Die Silbersommermischung als perfekte Staudenkomposition für Ihren Garten

von Marius Wolf, 16.05.2018

Die Silbersommermischung – jeder hat sie schon einmal gesehen, ob in Parkanlagen, in Wohn- und Gewerbegebieten oder als Straßenbegleitgrün. Blaue, weiße und gelbe Blüten in Kombination mit einem silbrigen Laub und einem duftigen Blütenschleier, verleihen dieser Pflanze ihren Namen. Selbst im Winter ist die Silbersommermischung durch filigrane Halme sehr ansehnlich. Diese robuste und attraktive Staudenpflanzung kann sowohl in gut durchlässigen Böden als auch an Problemstandorten gepflanzt werden. Dennoch mag sie es sehr sonnig, um ihre vielfältigen Blattformen aller 26 Arten zu entfalten.

Im heutigen Blogpost wollen wir Ihnen die Pflanzung und die Pflege dieser Mischung näher erläutern. Besonders bei der Pflanzung von Staudenkompositionen müssen Sie je nach Gerüstbildern, Bodendeckern, Streupflanzen oder Gruppenstauden verschiedene Pflanzabstände und -tiefen beachten. Damit sich die Staudenpflanzung, insbesondere die Silbersommermischung, gut entwickeln kann, sollten Sie folgende Dinge befolgen: 

Standortwahl, Bodenvorbereitung und Pflanzung

Den Boden bzw. das Substrat sollten Sie vor der Pflanzung von Wurzelunkräutern befreien. Des Weiteren sollten Sie an schattigen Pflanzungen den Boden mit Humus verbessern und an sonnigen Pflanzungen eine Abmagerung mit Splitt zur Verlängerung der Lebensdauer beitragen. Danach sollte der Boden gründlich gelockert werden.

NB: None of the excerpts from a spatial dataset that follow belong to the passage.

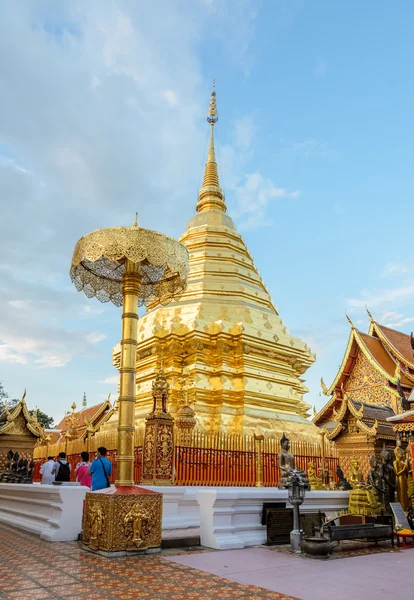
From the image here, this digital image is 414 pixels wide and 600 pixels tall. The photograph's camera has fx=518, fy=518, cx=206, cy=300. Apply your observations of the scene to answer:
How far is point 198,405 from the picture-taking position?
13.3 m

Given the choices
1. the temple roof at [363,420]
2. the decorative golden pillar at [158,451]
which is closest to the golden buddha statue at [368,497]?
the decorative golden pillar at [158,451]

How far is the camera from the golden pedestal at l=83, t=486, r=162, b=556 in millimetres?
5852

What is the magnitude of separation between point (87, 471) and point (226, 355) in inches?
255

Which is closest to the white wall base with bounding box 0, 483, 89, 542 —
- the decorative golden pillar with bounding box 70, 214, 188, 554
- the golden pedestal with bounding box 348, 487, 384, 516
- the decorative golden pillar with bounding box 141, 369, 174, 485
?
the decorative golden pillar with bounding box 70, 214, 188, 554

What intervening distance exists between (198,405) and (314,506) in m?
5.34

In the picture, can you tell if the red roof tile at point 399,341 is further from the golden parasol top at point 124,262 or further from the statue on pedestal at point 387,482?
the golden parasol top at point 124,262

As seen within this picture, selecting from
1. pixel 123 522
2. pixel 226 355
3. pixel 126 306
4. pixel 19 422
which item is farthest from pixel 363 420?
pixel 19 422

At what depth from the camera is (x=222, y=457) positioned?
9.88 metres

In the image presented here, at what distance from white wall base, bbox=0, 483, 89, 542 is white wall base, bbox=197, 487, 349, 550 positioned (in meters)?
1.78

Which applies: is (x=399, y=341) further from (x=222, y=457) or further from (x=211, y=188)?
(x=222, y=457)

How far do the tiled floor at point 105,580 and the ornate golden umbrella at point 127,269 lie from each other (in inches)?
43.6

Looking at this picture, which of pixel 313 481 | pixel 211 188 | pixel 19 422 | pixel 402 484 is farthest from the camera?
pixel 211 188

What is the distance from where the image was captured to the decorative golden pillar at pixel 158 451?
27.8ft

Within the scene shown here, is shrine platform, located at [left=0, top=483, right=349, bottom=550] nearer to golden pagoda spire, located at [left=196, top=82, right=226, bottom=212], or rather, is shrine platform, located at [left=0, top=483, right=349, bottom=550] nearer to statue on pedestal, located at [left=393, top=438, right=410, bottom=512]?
statue on pedestal, located at [left=393, top=438, right=410, bottom=512]
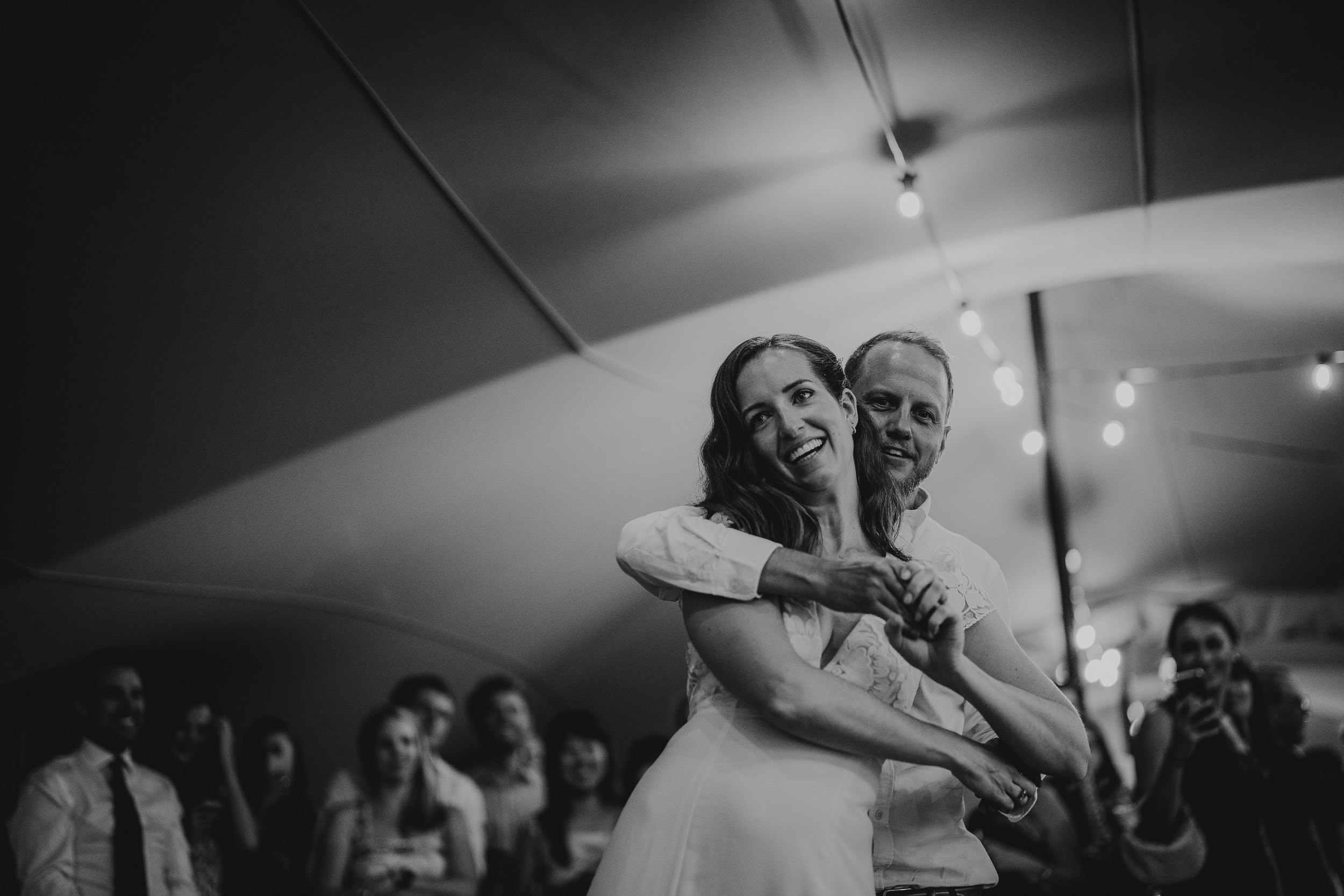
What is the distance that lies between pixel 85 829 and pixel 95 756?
11.2 inches

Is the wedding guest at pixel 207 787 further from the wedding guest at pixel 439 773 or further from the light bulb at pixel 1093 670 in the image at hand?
the light bulb at pixel 1093 670

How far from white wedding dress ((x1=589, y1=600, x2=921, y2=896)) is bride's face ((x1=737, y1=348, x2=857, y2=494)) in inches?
9.6

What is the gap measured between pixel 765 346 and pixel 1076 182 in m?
3.03

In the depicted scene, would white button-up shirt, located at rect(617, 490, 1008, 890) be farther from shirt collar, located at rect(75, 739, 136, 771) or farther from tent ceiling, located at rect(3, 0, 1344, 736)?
shirt collar, located at rect(75, 739, 136, 771)

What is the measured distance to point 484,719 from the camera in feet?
17.6

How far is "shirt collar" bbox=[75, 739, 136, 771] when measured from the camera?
420 centimetres

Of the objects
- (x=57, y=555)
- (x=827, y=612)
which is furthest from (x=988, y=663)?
(x=57, y=555)

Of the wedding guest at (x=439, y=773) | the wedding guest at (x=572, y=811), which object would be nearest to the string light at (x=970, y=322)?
the wedding guest at (x=572, y=811)

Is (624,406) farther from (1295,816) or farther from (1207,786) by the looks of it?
(1295,816)

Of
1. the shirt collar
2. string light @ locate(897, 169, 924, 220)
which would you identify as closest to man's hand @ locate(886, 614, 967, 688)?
string light @ locate(897, 169, 924, 220)

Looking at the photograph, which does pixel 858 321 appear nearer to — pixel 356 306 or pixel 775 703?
pixel 356 306

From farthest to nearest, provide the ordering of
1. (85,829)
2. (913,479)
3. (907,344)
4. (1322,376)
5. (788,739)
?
(1322,376) < (85,829) < (907,344) < (913,479) < (788,739)

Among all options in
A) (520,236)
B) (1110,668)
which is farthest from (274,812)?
(1110,668)

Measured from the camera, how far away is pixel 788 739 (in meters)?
1.48
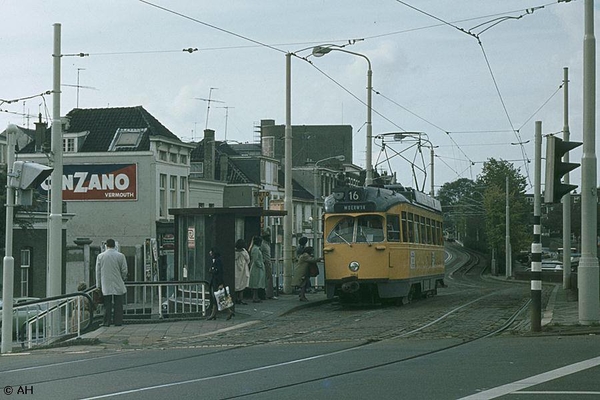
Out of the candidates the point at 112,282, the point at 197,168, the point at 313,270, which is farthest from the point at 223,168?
the point at 112,282

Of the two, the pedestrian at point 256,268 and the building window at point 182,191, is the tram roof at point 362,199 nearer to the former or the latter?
the pedestrian at point 256,268

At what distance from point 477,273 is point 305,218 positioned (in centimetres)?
1543

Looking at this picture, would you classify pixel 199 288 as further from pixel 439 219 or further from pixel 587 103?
pixel 439 219

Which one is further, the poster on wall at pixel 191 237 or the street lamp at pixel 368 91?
the street lamp at pixel 368 91

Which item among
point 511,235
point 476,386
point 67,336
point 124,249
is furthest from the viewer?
point 511,235

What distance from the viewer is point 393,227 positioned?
26.1 metres

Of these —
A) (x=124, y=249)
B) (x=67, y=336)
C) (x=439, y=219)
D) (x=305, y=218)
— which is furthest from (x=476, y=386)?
(x=305, y=218)

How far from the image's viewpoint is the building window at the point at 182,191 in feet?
202

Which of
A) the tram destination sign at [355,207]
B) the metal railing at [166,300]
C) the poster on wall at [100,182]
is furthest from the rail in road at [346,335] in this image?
the poster on wall at [100,182]

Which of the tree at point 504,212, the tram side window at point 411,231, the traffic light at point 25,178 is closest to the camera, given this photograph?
the traffic light at point 25,178

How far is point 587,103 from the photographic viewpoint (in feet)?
55.2

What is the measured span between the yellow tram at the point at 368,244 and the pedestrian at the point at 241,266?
7.56 feet

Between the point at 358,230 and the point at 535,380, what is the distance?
617 inches

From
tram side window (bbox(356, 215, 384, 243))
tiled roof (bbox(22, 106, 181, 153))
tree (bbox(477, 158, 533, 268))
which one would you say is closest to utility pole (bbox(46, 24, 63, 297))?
tram side window (bbox(356, 215, 384, 243))
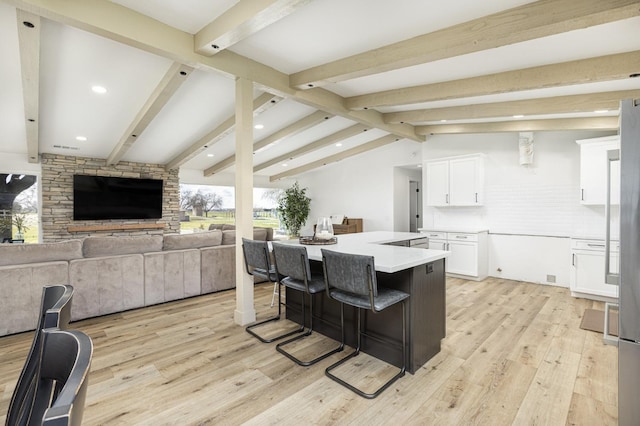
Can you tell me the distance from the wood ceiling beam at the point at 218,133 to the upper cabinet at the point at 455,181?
349 centimetres

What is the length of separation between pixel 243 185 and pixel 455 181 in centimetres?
427

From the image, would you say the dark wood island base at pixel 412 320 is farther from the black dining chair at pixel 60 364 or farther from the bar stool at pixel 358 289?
the black dining chair at pixel 60 364

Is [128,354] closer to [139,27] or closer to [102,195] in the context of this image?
[139,27]

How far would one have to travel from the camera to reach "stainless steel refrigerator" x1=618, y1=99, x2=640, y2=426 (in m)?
1.36

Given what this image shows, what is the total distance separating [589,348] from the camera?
2.89 metres

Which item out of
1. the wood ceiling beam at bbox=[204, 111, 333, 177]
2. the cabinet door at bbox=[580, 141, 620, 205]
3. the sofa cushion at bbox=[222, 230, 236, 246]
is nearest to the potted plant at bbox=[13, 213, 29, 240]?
the sofa cushion at bbox=[222, 230, 236, 246]

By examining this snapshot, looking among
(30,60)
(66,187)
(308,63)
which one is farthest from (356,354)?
(66,187)

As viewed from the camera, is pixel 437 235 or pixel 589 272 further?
pixel 437 235

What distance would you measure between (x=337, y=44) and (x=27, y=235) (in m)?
7.30

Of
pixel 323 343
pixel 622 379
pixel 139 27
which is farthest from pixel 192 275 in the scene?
pixel 622 379

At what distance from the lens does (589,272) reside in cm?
439

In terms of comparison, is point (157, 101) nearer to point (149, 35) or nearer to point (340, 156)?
point (149, 35)

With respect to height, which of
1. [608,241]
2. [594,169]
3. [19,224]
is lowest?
[19,224]

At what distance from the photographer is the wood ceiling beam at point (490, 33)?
204 centimetres
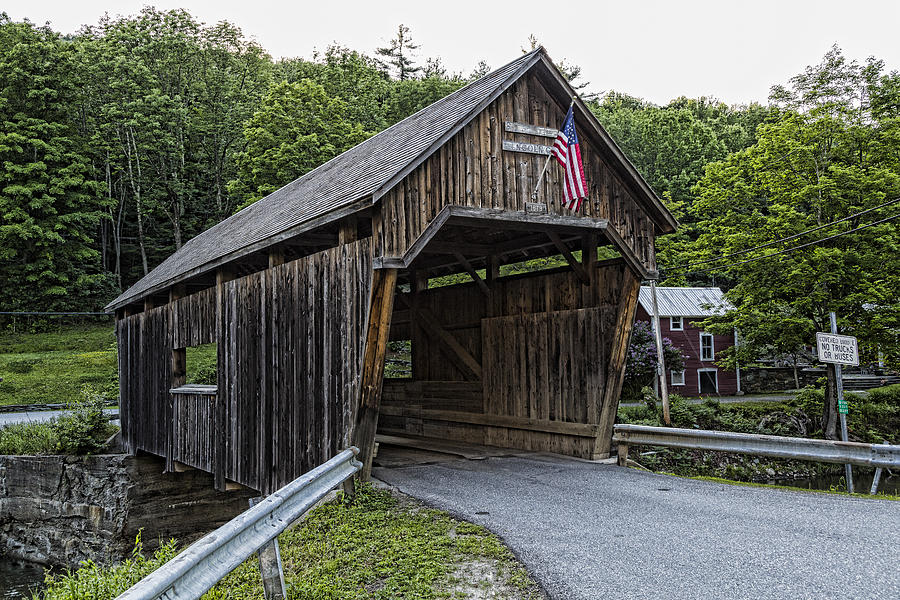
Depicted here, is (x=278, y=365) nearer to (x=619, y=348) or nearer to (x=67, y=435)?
(x=619, y=348)

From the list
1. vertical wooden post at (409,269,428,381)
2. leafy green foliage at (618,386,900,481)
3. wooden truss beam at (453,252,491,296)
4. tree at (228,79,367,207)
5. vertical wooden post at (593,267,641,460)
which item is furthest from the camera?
tree at (228,79,367,207)

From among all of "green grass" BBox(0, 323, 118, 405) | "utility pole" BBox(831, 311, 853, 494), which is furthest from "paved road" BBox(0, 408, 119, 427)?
"utility pole" BBox(831, 311, 853, 494)

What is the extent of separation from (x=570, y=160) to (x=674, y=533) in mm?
5252

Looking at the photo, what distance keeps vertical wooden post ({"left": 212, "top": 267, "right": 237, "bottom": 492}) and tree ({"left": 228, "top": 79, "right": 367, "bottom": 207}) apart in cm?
1915

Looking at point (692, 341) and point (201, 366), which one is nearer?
point (201, 366)

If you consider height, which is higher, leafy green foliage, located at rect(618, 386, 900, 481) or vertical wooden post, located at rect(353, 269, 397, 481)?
vertical wooden post, located at rect(353, 269, 397, 481)

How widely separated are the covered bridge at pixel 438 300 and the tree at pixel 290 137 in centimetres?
1671

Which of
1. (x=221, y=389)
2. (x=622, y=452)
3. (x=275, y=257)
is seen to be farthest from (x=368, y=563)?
(x=221, y=389)

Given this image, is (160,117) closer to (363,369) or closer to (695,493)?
(363,369)

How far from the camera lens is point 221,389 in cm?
1202

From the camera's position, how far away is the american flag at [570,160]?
9883mm

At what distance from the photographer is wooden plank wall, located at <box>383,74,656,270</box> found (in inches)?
348

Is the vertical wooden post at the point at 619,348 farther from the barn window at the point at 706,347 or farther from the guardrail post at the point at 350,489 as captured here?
the barn window at the point at 706,347

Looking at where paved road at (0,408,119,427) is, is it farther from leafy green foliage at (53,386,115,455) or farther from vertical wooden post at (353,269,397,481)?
vertical wooden post at (353,269,397,481)
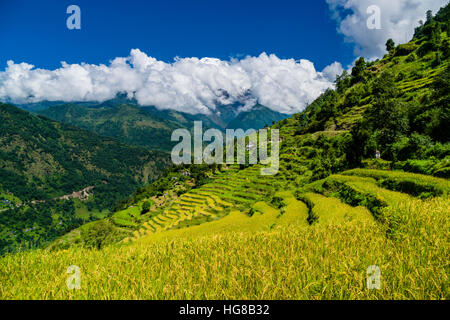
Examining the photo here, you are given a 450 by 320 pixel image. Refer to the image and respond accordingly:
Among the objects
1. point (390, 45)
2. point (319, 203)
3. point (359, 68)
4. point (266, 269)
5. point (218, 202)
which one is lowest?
point (218, 202)

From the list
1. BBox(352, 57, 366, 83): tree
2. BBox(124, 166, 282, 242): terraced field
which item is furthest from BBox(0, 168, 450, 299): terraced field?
BBox(352, 57, 366, 83): tree

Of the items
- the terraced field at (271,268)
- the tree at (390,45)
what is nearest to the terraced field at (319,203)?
the terraced field at (271,268)

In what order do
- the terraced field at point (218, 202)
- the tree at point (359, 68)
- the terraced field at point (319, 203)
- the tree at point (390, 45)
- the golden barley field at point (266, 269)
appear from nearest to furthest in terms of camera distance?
the golden barley field at point (266, 269) → the terraced field at point (319, 203) → the terraced field at point (218, 202) → the tree at point (359, 68) → the tree at point (390, 45)

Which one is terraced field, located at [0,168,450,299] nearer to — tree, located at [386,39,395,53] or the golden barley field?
the golden barley field

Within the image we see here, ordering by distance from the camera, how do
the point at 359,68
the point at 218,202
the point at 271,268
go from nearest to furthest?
the point at 271,268
the point at 218,202
the point at 359,68

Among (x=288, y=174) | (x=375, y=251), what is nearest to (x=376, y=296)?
(x=375, y=251)

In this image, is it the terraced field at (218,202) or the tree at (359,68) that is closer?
the terraced field at (218,202)

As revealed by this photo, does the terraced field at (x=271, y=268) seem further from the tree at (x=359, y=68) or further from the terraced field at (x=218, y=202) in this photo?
the tree at (x=359, y=68)

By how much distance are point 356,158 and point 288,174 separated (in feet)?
66.9

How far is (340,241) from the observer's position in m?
5.17

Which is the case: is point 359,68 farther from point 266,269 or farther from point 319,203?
point 266,269

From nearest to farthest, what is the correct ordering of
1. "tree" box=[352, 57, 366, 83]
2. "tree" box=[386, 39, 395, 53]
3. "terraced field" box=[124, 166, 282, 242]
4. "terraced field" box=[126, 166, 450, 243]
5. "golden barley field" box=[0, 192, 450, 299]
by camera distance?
"golden barley field" box=[0, 192, 450, 299] → "terraced field" box=[126, 166, 450, 243] → "terraced field" box=[124, 166, 282, 242] → "tree" box=[352, 57, 366, 83] → "tree" box=[386, 39, 395, 53]

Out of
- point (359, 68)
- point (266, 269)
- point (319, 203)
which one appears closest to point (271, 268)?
point (266, 269)

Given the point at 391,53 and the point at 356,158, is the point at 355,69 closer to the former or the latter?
the point at 391,53
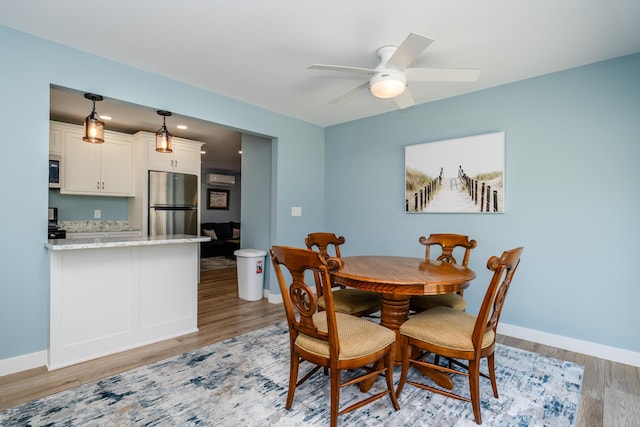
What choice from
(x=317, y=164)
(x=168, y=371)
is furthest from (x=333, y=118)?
(x=168, y=371)

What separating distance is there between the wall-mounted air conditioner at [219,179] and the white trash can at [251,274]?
16.4 feet

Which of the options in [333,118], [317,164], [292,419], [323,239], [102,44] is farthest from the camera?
[317,164]

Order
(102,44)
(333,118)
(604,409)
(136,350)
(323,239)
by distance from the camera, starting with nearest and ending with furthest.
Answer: (604,409) < (102,44) < (136,350) < (323,239) < (333,118)

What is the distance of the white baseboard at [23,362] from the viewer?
220 cm

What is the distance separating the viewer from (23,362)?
2.26 m

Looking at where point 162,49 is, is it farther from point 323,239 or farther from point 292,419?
point 292,419

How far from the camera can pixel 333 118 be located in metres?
4.22

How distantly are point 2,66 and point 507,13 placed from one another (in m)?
3.34

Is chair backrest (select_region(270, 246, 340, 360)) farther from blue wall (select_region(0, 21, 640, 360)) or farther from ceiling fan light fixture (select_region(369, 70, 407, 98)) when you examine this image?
blue wall (select_region(0, 21, 640, 360))

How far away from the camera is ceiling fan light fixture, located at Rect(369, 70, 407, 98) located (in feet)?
7.31

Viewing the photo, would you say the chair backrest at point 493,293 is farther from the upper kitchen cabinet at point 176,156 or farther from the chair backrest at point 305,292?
the upper kitchen cabinet at point 176,156

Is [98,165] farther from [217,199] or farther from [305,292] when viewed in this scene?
[217,199]

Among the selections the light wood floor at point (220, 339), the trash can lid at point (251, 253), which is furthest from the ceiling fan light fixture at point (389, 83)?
the trash can lid at point (251, 253)

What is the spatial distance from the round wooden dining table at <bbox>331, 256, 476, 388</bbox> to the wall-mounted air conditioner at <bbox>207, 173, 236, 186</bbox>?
7.00m
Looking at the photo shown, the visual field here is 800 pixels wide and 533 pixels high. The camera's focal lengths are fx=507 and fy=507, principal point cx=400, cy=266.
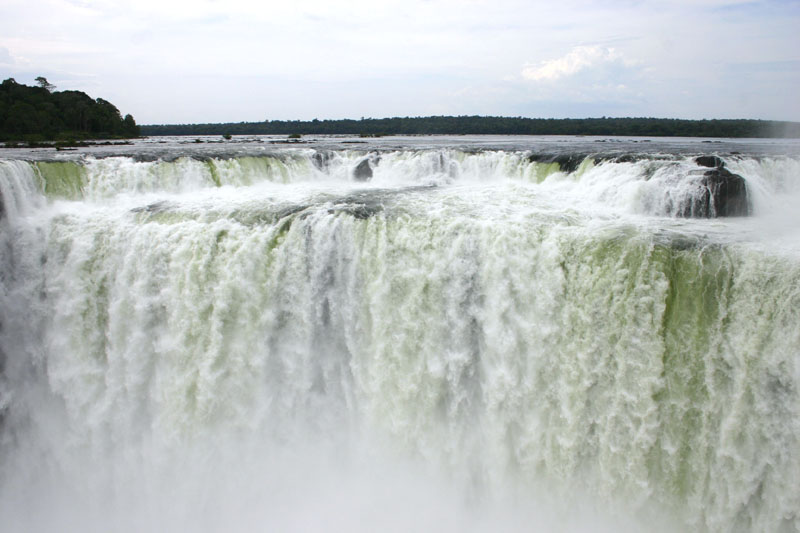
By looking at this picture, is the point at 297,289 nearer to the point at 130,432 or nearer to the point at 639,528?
the point at 130,432

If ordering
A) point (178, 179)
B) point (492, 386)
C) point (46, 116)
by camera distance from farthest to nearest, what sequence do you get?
point (46, 116)
point (178, 179)
point (492, 386)

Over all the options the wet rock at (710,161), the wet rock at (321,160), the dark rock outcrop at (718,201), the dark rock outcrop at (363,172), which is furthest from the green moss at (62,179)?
the wet rock at (710,161)

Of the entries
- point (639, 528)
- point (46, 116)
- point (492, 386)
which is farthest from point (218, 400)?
point (46, 116)

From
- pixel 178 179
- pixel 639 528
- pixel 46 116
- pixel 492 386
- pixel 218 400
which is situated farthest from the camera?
pixel 46 116

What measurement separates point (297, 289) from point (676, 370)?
20.0 feet

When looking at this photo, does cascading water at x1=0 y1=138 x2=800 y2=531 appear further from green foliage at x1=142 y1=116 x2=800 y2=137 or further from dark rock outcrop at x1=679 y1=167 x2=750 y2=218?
green foliage at x1=142 y1=116 x2=800 y2=137

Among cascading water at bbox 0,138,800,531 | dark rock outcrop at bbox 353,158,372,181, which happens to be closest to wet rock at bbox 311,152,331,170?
dark rock outcrop at bbox 353,158,372,181

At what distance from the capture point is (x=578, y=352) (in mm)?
7566

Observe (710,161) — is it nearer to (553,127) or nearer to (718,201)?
(718,201)

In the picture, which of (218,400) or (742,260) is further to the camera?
(218,400)

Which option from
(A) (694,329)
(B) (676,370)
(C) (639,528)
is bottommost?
(C) (639,528)

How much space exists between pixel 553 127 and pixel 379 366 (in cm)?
4813

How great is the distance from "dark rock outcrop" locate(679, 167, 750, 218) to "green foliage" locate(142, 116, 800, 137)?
59.1 feet

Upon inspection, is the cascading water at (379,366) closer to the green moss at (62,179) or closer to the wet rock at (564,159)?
the green moss at (62,179)
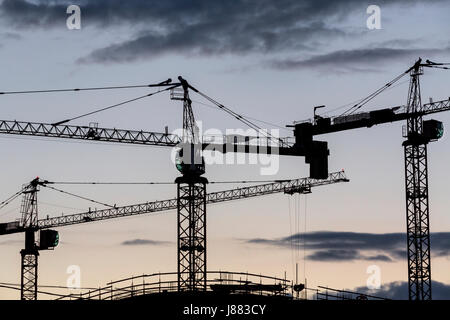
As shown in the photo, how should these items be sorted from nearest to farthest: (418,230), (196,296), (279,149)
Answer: (196,296) → (418,230) → (279,149)

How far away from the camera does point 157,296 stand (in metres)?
97.9

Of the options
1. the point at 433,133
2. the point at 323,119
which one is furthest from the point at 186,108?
the point at 433,133

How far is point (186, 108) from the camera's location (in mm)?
159375

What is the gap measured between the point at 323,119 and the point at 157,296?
241 ft

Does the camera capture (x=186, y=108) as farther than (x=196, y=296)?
Yes
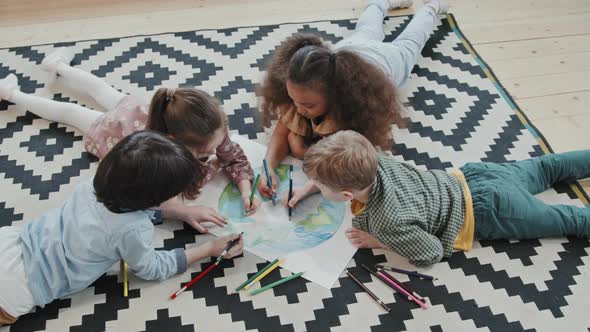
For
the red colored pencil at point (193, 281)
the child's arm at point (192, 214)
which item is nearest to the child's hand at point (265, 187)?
the child's arm at point (192, 214)

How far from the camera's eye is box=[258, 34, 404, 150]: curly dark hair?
1260 mm

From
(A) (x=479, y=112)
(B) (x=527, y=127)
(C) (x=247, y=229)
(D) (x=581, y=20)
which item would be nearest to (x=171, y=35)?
(C) (x=247, y=229)

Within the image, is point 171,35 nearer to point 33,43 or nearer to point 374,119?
point 33,43

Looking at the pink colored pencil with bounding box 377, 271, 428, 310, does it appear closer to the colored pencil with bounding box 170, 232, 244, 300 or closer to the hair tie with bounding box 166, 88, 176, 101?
the colored pencil with bounding box 170, 232, 244, 300

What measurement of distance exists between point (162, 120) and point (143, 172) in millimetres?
221

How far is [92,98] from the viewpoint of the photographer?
168 cm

Die eigentliche Pflanzung sollte dann unbedingt mit einem feuchten Ballen erfolgen, sowie nach der Pflanzung auch ordentlich gewässert werden sollte. Unmittelbar nach der Pflanzung können Sie eine Mulchschicht aufbringen, um keimendes Unkraut zu unterdrücken und in Trockenperioden die Feuchtigkeit länger im Boden zu halten.

Pflegeaufwand und Wasserbedarf

Bei allen Staudenkompositionen, und somit auch bei der Silbersommermischung, hält sich der Pflegeaufwand in Grenzen, wenn Sie bei der Zusammensetzung auf eine gute Bodendeckung achten, um aufkommenden Unkräutern keine Chance zu bieten. Zudem kann sich keine Art auf Kosten einer anderen durchsetzen, wenn Sie gleich starke Partner ausgesucht haben.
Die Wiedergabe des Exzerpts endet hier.